4-     Subconscient, conscient, surdité…

 

Le mardi 19 juillet 1938, dans sa « Chronique la plus brève », Freud note :

 Surdité – Salvador Dali. [5]

                                     


 

Dans sa note complémentaire, Michael Molnar explique : « Freud eut une influence déterminante sur la vie et l’art de Salvador Dali. Cette rencontre faut organisée par Stefan Zweig. Dali était accompagné de sa femme Gala (sa « Gradiva ») et du millionnaire Edward James, qui avait acheté La Métamorphose de Narcisse, un tableau qu’ils avaient apporté pour le montrer à Freud. « Il serait très intéressant  d’étudier analytiquement la genèse d’un tableau de ce genre », écrivit-il à Zweig le jour suivant. Mais il dit à Dali : « Dans la peinture classique, je m’intéresse à ce qui ressort du subconscient, dans la peinture surréaliste c’est le conscient qui retient mon attention », une remarque qui pour Dali prononçait la sentence de mort du surréalisme.

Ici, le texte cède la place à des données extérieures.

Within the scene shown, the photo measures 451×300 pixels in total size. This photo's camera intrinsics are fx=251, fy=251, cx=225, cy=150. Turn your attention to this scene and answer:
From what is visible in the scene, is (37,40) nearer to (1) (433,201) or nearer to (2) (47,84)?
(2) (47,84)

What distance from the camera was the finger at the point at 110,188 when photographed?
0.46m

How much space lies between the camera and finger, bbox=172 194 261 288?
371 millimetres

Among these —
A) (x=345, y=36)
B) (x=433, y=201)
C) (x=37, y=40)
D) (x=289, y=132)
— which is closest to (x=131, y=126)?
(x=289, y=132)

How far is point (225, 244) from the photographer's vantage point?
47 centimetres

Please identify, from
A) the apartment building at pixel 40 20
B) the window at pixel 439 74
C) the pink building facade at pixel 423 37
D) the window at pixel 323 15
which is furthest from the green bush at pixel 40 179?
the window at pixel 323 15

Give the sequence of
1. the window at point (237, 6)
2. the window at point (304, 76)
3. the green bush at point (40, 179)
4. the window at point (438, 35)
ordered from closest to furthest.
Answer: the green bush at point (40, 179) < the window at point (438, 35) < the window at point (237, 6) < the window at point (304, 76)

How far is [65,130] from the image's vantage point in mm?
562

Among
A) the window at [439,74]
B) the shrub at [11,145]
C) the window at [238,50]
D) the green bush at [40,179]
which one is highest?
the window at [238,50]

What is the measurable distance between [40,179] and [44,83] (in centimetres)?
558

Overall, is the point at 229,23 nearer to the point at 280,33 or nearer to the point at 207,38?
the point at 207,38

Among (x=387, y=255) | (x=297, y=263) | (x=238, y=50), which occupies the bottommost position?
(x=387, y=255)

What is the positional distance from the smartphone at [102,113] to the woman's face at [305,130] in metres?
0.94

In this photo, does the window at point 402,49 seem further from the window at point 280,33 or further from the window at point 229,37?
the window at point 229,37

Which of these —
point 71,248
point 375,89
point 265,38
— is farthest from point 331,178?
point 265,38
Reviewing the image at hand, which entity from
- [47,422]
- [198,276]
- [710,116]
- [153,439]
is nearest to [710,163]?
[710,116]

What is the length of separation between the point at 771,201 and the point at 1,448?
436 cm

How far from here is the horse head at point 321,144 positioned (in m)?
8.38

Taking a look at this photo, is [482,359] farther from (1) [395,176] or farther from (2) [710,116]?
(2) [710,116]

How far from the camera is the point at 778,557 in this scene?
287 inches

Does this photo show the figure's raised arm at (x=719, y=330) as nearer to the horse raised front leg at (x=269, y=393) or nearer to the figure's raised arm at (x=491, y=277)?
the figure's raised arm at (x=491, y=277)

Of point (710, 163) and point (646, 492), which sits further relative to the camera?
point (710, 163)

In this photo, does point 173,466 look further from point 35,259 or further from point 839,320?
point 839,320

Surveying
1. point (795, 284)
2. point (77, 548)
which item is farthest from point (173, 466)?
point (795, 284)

Durant cette rencontre, Dali fut autorisé à faire un croquis du visage de Freud et il produisit une étude pour une esquisse finale exécutée sur papier buvard. Le récit que fit Dali de cette rencontre mentionne le regard de Freud et son indifférence apparente à ce que Dali lui disait, sans doute à cause de son accès de surdité. »[6]

                                         

                                

5-    Un énonçable :

« ces composés de l’image-mouvement […] constituent une matière signalétique qui comporte des traits de modulation de toute sorte, sensoriels (visuels et sonores), kinésiques, intensifs, affectifs, rythmiques, tonaux, et même verbaux (oraux et écrits) […] Mais, même avec ses éléments verbaux, ce n’est pas une langue ni un langage. C’est une masse plastique, une matière a-signifiante et a-syntaxique, une matière non-linguistiquement formée, bien qu’elle ne soit pas amorphe et soit formée sémiotiquement, esthétiquement, pragmatiquement. C’est une condition antérieure en droit à ce qu’elle conditionne. Ce n’est pas une énonciation, ce ne sont pas des énoncés. C’est un énonçable. »[7]

 

6-    Cinéma : de la métaphore à la métonymique …

La présence pour l’absence, le fragment pour la totalité, l’illusion (réelle) pour la réalité (illusoire), la rime et la raison pour le rêve, la matérialité de l’image pour celle des idées (Les films de Jean-Marie Straub et de Danièle Huillet, par exemple. 

 

7-    Regarder et agir : une émancipation.

« L’émancipation, elle, commence quand on remet en question l’opposition entre regarder et agir, quand on comprend que les évidences qui structurent ainsi les rapports du dire, du voir et du faire appartiennent elles-mêmes à la structure de la domination et de la sujétion. Elle commence quand on comprend que regarder est aussi une action qui confirme ou transforme cette distribution des positions. Le spectateur agit aussi, comme l’élève ou le savant. Il observe, il sélectionne, il compare, il interprète. Il lie ce qu’il voit à bien d’autres choses qu’il a vues sur d’autres scènes, en d’autres sortes de lieux. Il compose son propre poème avec les éléments du poème en face de lui. Elle participe à la performance en la refaisant à se manière, en se dérobant par exemple à l’énergie vitale que celle-ci est censée transmettre pour en faire une pure image et associer cette pure image à une histoire qu’elle a lue ou rêvée, vécue ou inventée. Ils sont à la fois ainsi des spectateurs distants et des interprètes actifs du spectacle qui leur est proposé. » [8]

  



[1] La « main géante » dans « Spellbound » (mot-à-mot ; envoûté »), d’Alfred Hitchcock (titre français : « La Maison du docteur Edwardes »), 1945. Hitchcock Truffaut, Edition définitive, Ramsay, 1983,pp.96-97.

[2] Ibidem p.135.

[3] Ibidem p.137.

[4] Ibidem pp.136-137

[5] Sigmund Freud, Chronique la plus brève, Carnets intimes, 1929-1939, Annoté et présenté par Michael Molnar, Albin Michel, 1992, pp.34-35

[6] Ibidem, p. 244.

[7] Gilles Deleuze, Cinéma 2, L’image-temps, Les Editions de Minuit, 1985, pp.43-44.

[8] Jacques Rancière, Le Spectateur émancipé, La Fabrique éditions, 2008, p. 19.